Medya ! Renkli kardeşleri ilk iki yapan , total futbol ile Alman disiplinini birleştiren , topal futbol ile alman gereken 3 puanı süzemeyen , uzay takımları yaratan , yaradandan ötürü yaradana kurban saydırdığımız medya . Altı üste saldırtan , yedek kulübesine tükürten , olay çıksın diye bekleyen , her konuda tiraj beklentisinin üstüne tüy diken medya . Belki futbolcuları hırslandırdılar , belki de tavşanseveri . Dünya derbisi diye uydurdukları şeyden bir adım ötesini göremediler . Hala da o günde kaldılar . Ve sonunda ; geldikçe üzerine kırk yıldır günde bir paket sigara içen Beşiktaş'ın , balgam olup atıldılar bünyeden apansızın ! Layık oldukları yerde , yerdeler . Hiç kalkamadılar zaten paçavradan halliceler !

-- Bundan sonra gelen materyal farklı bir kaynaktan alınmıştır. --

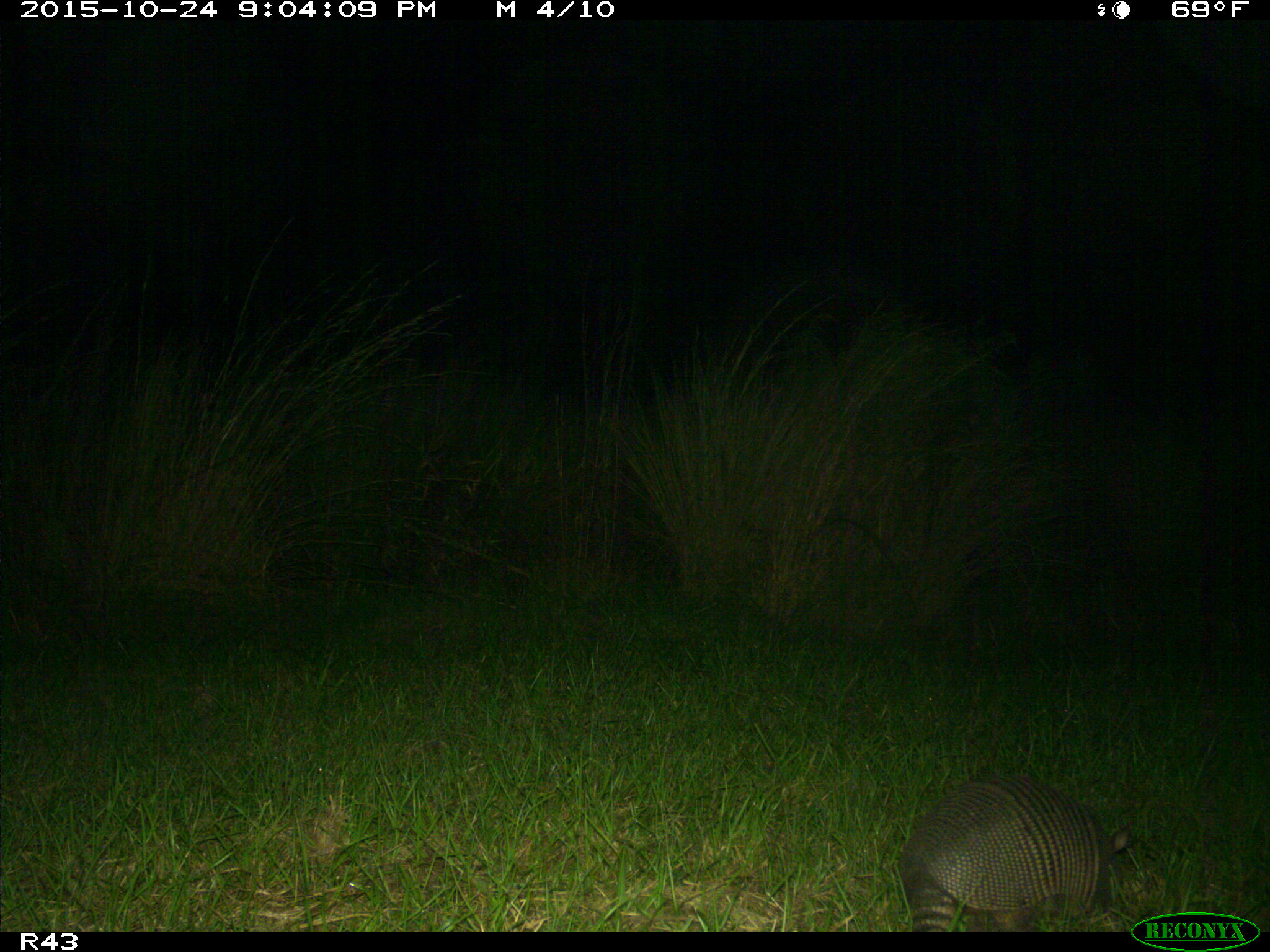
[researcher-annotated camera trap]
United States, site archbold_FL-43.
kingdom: Animalia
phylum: Chordata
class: Mammalia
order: Cingulata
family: Dasypodidae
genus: Dasypus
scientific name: Dasypus novemcinctus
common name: nine-banded armadillo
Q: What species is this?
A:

Mehmet Topuz kerbelasından sonra Beşiktaş ve Beşiktaşlı'nın yüzü hiç bu kadar gülememişti . Facebook ve Youtube eski video görüntüleriyle çalkalanıyor . Erman Toroğlu başta olmak üzere tüm skor yazarları ile her platformda dalga geçiliyor . Ne mutlu Beşiktaşlıyım diyene bu günlerde . Ancak tavşansever , başkan ve medya hep böyle olmaz . İlla ki varoluş sebeplerini farklı futbolcu rotasyonlarıyla , stadda şov yapmalarıyla ve iftira atmalarıyla sırasıyla göstereceklerdir . Bizim taraftar olarak (izleyici - seyreden) yapabileceklerimiz Kuzey Kıbrıs Türk Cumhuriyeti ile sınırlı ! Birleşmek , dayanıklı olmak ve sevdiceği desteklemekten başka yapacağımız tek şey nefes almak . Ne şampiyon olduk ne de küme düştük . Ne ilk 6 haftaki Beşiktaş'ız ne de son 8 haftadaki Beşiktaş . Sadece dualarımızla , tezahüratlarımızla ve belki de biraz arkadan itmemizle bu takım aynı çizgide devam edecek . Protestolar bir süre kesilir kesilmesine de bundan ''Başarı geldi tepkiler unutuldu'' yargısı çıkaranların Allahından Kork çıkartmaları yapışsın arabalarına ansızın ! Son cümlem ve cümle alem Yeter Yıldırım Demirören'dir ve Ömer Güvenç ağabey bizleri bir grup bilmem ne diye nitelendirdikçe sen ve senin gibiler asla bir adım daha öteye gidemeyecektir .

Not : Ters Manyel sitesinden alıntıdır , alınmayın , alınırım !

2 yorum:

Pamukk dedi ki...

maşallah nazar değmesinn

MaX CadY dedi ki...

Yusuf ta "Noluyo arkadaşım aile var burda" der gibi bi hareket yapmış :).